Ignore the fake booty’s and buy chicken plates for all my niggas
Spend a grand total of $36.72 on strippers (Yes I throw change)
Hit The Waffle House…..I want a Veggie Fiesta Omelette
Walk in my door
You hear that? …..You hear that? … Silence. Beautiful silence. No “Why didn’t you call? You could’ve checked in.” Just silence and a fire ass shower in the dark like I’m a broke Bruce Wayne to wash off Stripper sweat.
I CAN JUST HOP ON A PLANE
Hey I feel like going to LA to finesse my way into a VIP and laugh at coked out celebs or to Africa to laugh at hippos on a Safari next week. Fuck it I’m going. No one holding me back or holding me up.
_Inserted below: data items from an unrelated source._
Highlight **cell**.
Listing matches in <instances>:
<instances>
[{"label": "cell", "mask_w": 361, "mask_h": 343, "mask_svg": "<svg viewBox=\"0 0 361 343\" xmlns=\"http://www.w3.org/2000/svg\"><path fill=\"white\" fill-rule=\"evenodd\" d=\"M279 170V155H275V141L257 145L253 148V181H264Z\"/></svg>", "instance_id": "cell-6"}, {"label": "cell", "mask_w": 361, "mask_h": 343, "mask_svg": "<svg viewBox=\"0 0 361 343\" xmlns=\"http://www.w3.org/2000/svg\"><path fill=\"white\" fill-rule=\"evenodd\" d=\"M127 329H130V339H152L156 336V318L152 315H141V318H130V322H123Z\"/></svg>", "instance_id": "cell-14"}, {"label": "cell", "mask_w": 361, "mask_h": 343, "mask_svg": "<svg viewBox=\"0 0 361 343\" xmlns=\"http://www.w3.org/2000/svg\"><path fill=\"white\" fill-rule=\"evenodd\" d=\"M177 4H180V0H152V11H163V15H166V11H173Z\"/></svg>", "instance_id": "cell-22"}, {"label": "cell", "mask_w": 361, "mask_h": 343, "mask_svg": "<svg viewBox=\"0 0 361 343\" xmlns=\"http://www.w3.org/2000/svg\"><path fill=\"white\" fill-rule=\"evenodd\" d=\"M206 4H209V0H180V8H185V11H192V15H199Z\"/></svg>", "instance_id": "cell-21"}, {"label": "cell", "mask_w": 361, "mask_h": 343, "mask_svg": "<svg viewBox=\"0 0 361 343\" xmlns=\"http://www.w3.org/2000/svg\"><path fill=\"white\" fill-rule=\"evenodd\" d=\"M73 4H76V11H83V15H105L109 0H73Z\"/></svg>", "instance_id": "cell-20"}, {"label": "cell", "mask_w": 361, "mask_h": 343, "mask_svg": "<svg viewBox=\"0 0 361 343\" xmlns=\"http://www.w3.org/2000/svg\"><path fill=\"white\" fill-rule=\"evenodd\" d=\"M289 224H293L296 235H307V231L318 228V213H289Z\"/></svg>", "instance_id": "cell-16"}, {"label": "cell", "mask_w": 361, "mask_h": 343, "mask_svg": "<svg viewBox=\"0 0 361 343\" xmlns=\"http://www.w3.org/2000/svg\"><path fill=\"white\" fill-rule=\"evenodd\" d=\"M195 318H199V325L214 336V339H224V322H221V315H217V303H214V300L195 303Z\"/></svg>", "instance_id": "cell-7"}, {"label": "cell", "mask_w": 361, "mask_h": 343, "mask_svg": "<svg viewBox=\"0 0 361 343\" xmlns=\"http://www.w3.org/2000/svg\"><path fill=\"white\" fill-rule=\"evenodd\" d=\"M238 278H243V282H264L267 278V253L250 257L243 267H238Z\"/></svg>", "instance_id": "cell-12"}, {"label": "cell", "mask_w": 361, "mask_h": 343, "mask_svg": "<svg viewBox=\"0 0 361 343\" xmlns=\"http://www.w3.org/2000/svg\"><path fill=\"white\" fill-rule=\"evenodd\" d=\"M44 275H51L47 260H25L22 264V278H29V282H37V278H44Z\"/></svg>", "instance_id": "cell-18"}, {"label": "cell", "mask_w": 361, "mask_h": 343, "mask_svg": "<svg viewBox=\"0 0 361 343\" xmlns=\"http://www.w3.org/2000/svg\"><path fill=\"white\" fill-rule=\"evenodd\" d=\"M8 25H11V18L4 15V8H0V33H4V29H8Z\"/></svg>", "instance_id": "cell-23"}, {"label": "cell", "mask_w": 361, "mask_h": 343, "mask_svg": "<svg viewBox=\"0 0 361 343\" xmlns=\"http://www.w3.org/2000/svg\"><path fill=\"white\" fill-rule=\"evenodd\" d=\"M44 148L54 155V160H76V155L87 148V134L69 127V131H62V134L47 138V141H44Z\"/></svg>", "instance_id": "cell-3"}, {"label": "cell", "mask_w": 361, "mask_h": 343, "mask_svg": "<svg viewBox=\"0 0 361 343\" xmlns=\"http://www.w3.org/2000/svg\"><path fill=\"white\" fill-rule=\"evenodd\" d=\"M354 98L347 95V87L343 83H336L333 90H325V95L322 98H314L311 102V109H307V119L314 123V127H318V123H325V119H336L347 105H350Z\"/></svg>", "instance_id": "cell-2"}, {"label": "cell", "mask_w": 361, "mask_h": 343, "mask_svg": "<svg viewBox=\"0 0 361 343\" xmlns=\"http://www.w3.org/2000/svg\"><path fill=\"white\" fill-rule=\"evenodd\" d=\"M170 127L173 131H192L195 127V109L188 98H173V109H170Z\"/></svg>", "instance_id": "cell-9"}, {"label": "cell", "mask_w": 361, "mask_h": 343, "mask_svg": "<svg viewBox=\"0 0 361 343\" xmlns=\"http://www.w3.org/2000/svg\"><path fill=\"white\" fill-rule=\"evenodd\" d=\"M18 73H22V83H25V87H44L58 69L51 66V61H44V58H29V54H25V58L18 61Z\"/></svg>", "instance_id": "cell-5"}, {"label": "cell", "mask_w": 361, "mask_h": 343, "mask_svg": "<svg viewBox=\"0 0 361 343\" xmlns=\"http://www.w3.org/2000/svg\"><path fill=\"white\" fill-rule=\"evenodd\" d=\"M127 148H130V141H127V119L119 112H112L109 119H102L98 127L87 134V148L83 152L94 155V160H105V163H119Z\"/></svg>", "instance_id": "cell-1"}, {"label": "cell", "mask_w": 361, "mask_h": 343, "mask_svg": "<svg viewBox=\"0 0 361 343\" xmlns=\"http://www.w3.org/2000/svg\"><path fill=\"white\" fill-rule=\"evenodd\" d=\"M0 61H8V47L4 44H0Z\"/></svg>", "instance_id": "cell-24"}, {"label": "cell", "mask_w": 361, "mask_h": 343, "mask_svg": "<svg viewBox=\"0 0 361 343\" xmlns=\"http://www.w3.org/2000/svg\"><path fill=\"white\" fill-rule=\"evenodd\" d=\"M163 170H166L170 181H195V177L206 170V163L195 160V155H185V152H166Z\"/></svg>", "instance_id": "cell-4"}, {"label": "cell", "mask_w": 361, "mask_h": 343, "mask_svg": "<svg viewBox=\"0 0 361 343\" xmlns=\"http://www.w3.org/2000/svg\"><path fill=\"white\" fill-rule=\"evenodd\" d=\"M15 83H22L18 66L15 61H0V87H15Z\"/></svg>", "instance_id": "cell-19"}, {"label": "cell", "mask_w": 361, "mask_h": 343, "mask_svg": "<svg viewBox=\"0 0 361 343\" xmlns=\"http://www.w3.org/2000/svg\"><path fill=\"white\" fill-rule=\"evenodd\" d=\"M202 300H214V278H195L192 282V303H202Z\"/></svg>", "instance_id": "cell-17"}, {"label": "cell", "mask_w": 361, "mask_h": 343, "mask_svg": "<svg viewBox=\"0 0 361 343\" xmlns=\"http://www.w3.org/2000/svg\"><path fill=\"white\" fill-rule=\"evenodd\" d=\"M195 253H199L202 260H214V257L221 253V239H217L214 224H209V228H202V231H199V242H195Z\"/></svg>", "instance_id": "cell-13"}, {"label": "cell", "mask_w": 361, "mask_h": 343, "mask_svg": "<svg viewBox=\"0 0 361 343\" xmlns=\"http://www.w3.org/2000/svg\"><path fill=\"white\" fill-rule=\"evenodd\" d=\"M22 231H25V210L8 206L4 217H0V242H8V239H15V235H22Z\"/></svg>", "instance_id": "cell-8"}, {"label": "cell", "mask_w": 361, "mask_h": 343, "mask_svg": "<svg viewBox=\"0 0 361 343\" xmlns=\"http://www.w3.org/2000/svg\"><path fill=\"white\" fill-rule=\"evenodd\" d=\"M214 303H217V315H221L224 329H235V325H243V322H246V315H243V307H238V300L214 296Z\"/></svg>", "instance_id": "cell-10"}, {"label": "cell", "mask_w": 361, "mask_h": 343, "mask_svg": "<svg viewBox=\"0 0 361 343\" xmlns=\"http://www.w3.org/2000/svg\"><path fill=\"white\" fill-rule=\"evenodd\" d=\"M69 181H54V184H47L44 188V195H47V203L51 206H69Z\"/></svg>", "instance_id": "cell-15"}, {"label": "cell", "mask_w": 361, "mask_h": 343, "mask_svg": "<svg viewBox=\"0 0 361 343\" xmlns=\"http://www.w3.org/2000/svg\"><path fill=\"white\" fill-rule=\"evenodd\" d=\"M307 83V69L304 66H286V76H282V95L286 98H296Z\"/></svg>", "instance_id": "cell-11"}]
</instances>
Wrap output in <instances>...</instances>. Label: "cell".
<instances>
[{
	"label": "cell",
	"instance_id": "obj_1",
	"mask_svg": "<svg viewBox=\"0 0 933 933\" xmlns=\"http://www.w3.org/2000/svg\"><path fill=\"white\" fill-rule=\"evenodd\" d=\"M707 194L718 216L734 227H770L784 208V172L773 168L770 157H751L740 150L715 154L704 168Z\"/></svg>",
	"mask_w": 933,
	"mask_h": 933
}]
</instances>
I can just hop on the plane and go. I’ve never planned a trip in any of my past relationships but I guarantee it would’ve been a fucking nightmare. Easily.
I eat a lot better and healthier when I’m single. I’m not drinking. I’m also not stressed the fuck out so I’m mentally and emotionally healthy. I’m sleeping good. I’m eating good. I’m working out more. I’m like Jack Lalanne.
LETTING THE LIKES FLY
Yeah on Instagram I’m letting the hearts fly. I can like fully clothed pics or Half naked pics without hearing anyone’s mouth and being accused of fucking the women on the pics I like. It’s just a like. Nothing more.
THE BOSS OF HAPPINESS
I control my happiness. If I’m sad then it’s fully on me. I have no one to blame and I’m very okay with that.
HER BORING ASS FRIENDS
There’s a lot of shit I can tolerate but being forced to hang with your woman’s boring ass friends is some tough shit. They either boring, super dramatic, or really annoying. It’s bad enough I already hear about their lives from my girl on my spare time and I gotta pretend to be interested but in person it’s worse. Don’t get me started on the forced double date…..fucking torture.
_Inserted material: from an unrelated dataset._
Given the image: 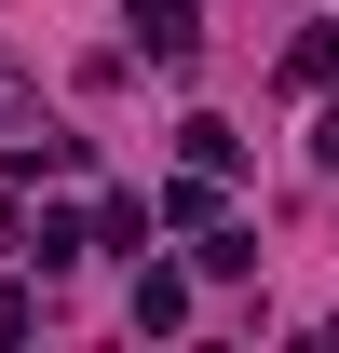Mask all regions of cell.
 <instances>
[{"label": "cell", "mask_w": 339, "mask_h": 353, "mask_svg": "<svg viewBox=\"0 0 339 353\" xmlns=\"http://www.w3.org/2000/svg\"><path fill=\"white\" fill-rule=\"evenodd\" d=\"M123 14H136V41L163 54V68H176L190 41H204V14H190V0H123Z\"/></svg>", "instance_id": "obj_1"}, {"label": "cell", "mask_w": 339, "mask_h": 353, "mask_svg": "<svg viewBox=\"0 0 339 353\" xmlns=\"http://www.w3.org/2000/svg\"><path fill=\"white\" fill-rule=\"evenodd\" d=\"M285 82H298V95L339 82V28H298V41H285Z\"/></svg>", "instance_id": "obj_2"}, {"label": "cell", "mask_w": 339, "mask_h": 353, "mask_svg": "<svg viewBox=\"0 0 339 353\" xmlns=\"http://www.w3.org/2000/svg\"><path fill=\"white\" fill-rule=\"evenodd\" d=\"M136 326H190V285L176 272H136Z\"/></svg>", "instance_id": "obj_3"}, {"label": "cell", "mask_w": 339, "mask_h": 353, "mask_svg": "<svg viewBox=\"0 0 339 353\" xmlns=\"http://www.w3.org/2000/svg\"><path fill=\"white\" fill-rule=\"evenodd\" d=\"M312 163H326V176H339V109H326V123H312Z\"/></svg>", "instance_id": "obj_4"}]
</instances>
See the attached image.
“Hey Benny meet Felicia boyfriend Damon. He likes basketball too. You two will get along great.”
Double dates are like playdates from hell.
Why can’t none of you be funny? Like legitimately funny or interesting? Instead I have to hope something bad happens to you like your boyfriend cheating on you so I can laugh and actually be entertained by you.
Your girlfriend single friends are never funny. They just spy on you and are always at your crib eating all your food like Maxine from “Living Single” except they’re not funny or insightful like Maxine. Just hungry.
I won’t feel like an asshole when I just disappear or take my space back.
I’ve seen people dreams just flat-out die because of relationships. The passion for pursuing something they love is just gone. They’re at work just miserable as fuck. Everything is just about going to their job they hate, wishing weekends would come, going home to their partner and kids (if any) watching TV, occasional dinner dates and that’s it. Nothing more.
Whether I’m single or in a relationship my passion is first. The mission to do that passion for a living is first. I’m not putting it on hold for no one. I made that mistake once and I’ll never make it again. She just gotta jump in like double dutch and just keep up cause I’m not stopping.